Collected data:

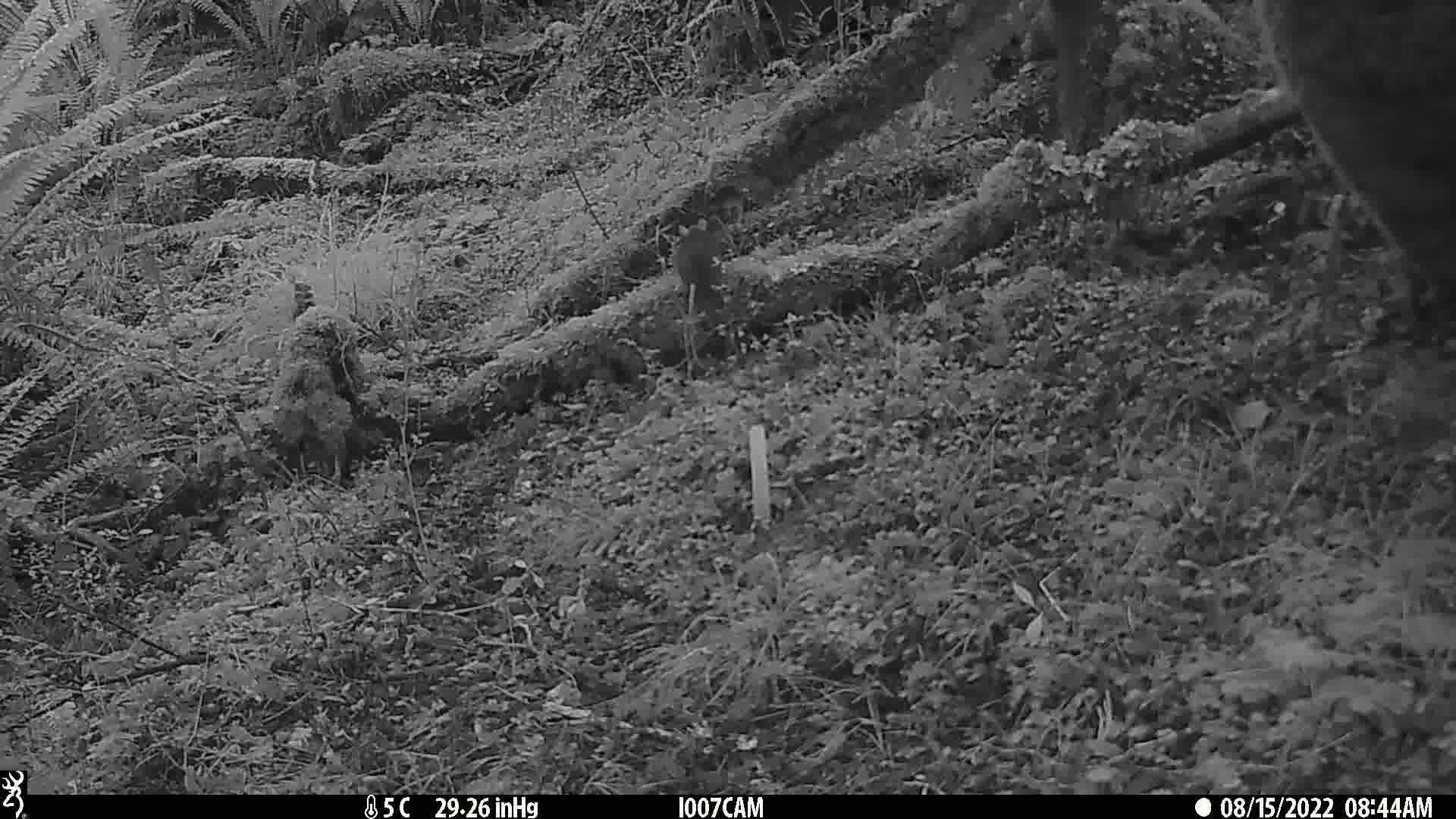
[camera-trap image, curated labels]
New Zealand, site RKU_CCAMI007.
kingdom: Animalia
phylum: Chordata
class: Mammalia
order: Rodentia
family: Muridae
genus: Rattus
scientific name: Rattus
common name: rat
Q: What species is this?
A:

#### Work to be completed:
Please set down each line of the data above exactly as written, without the pictures.

#### Solved problem:
[camera-trap image, curated labels]
New Zealand, site RKU_CCAMI007.
kingdom: Animalia
phylum: Chordata
class: Mammalia
order: Rodentia
family: Muridae
genus: Rattus
scientific name: Rattus
common name: rat
Q: What species is this?
A:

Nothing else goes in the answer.